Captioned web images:
┄┄┄┄┄┄┄┄┄┄
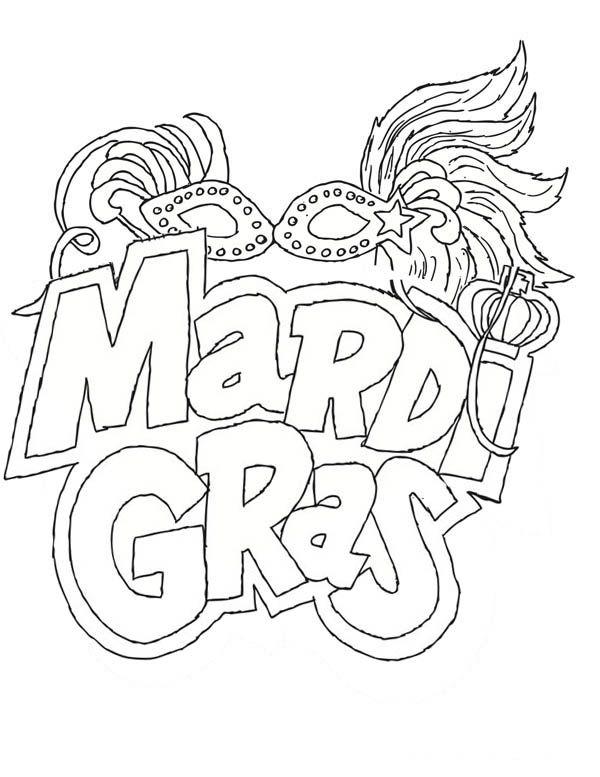 Coloring Sheet Mardi Gras Madness February 27 Need To Print Mardi Gras Activities Mardi Gras Crafts Mardi Gras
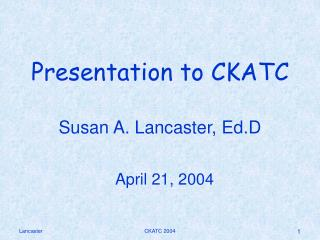 Presentation to CKATC  Susan A. Lancaster, Ed.D April 21, 2004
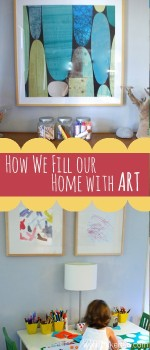 How We Fill Our Home With Art {Part One}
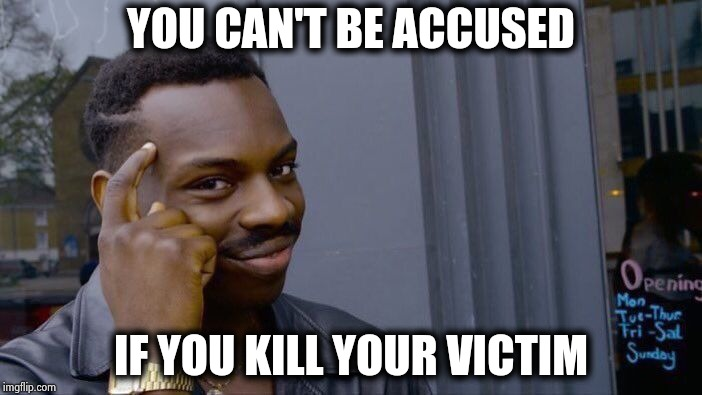 Roll Safe Think About It Meme | YOU CAN'T BE ACCUSED IF YOU KILL YOUR VICTIM | image tagged in memes,roll safe think about it | made w/ Imgflip meme maker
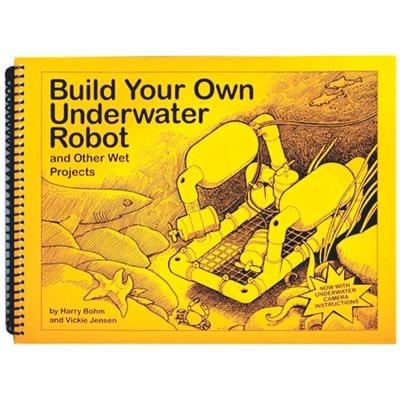BUILD YOUR OWN UNDERWATER ROBOT
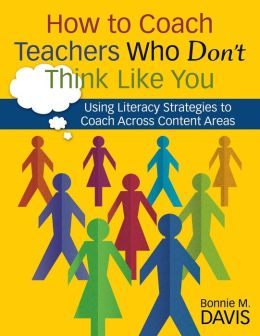 How to Coach Teachers Who Don't Think Like You: Using Literacy Strategies to Coach Across Content Areas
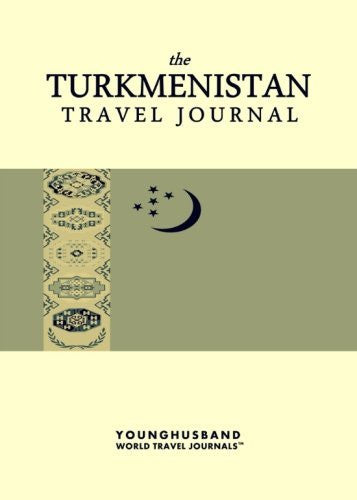 The Turkmenistan Travel Journal by Younghusband World Travel Journals (2013-04-06)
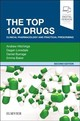Top 100 Drugs - Baker, Emma; Burrage, Daniel; Lonsdale, Dagan; Hitchings, Andrew - ISBN: 9780702074424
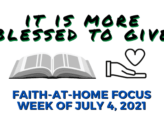 It is more blessed to give - Faith-at-Home Focus, week of July 4, 2021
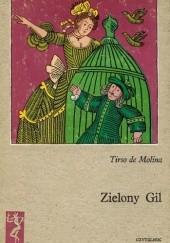 Okładka książki Zielony Gil Tirso de Molina,Elżbieta Gaudasińska-Borowska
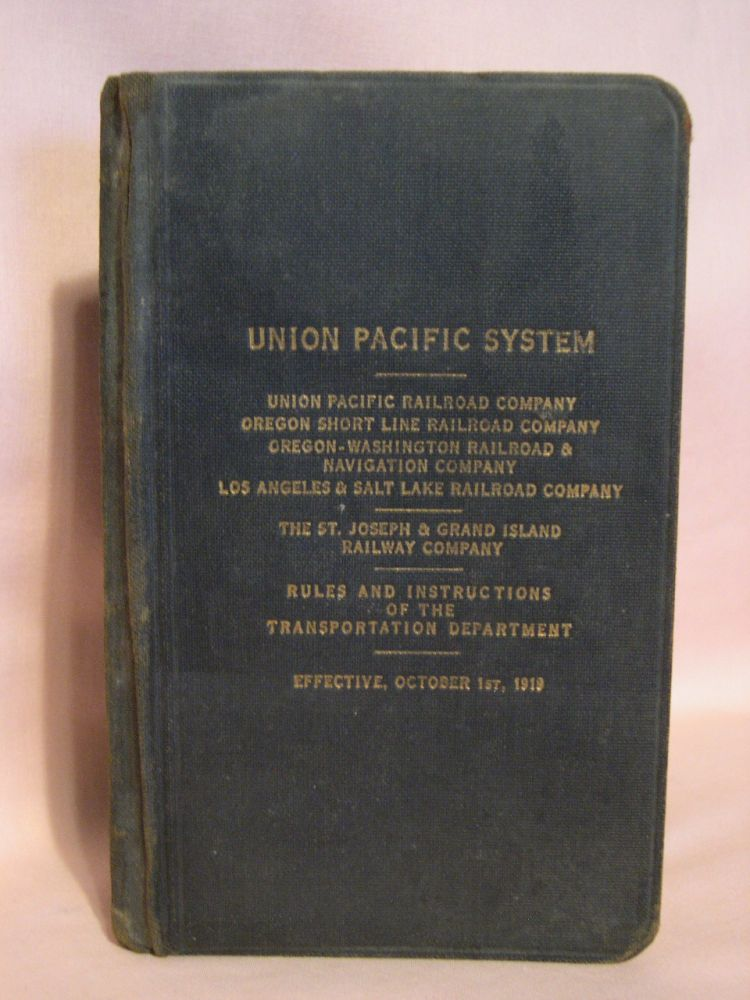 UNION PACIFIC SYSTEM... RULES AND INSTRUCTIONS OF THE TRANSPORTATION DEPARTMENT; EFFECTIVE, OCTOBER 1st, 1919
┄┄┄┄┄┄┄┄┄┄
The required output is the line containing "Presentation to CKATC" plus every line after it to the end of the data, copied exactly and with no pictures.

 Presentation to CKATC  Susan A. Lancaster, Ed.D April 21, 2004
 How We Fill Our Home With Art {Part One}
 Roll Safe Think About It Meme | YOU CAN'T BE ACCUSED IF YOU KILL YOUR VICTIM | image tagged in memes,roll safe think about it | made w/ Imgflip meme maker
BUILD YOUR OWN UNDERWATER ROBOT
 How to Coach Teachers Who Don't Think Like You: Using Literacy Strategies to Coach Across Content Areas
 The Turkmenistan Travel Journal by Younghusband World Travel Journals (2013-04-06)
Top 100 Drugs - Baker, Emma; Burrage, Daniel; Lonsdale, Dagan; Hitchings, Andrew - ISBN: 9780702074424
 It is more blessed to give - Faith-at-Home Focus, week of July 4, 2021
 Okładka książki Zielony Gil Tirso de Molina,Elżbieta Gaudasińska-Borowska
 UNION PACIFIC SYSTEM... RULES AND INSTRUCTIONS OF THE TRANSPORTATION DEPARTMENT; EFFECTIVE, OCTOBER 1st, 1919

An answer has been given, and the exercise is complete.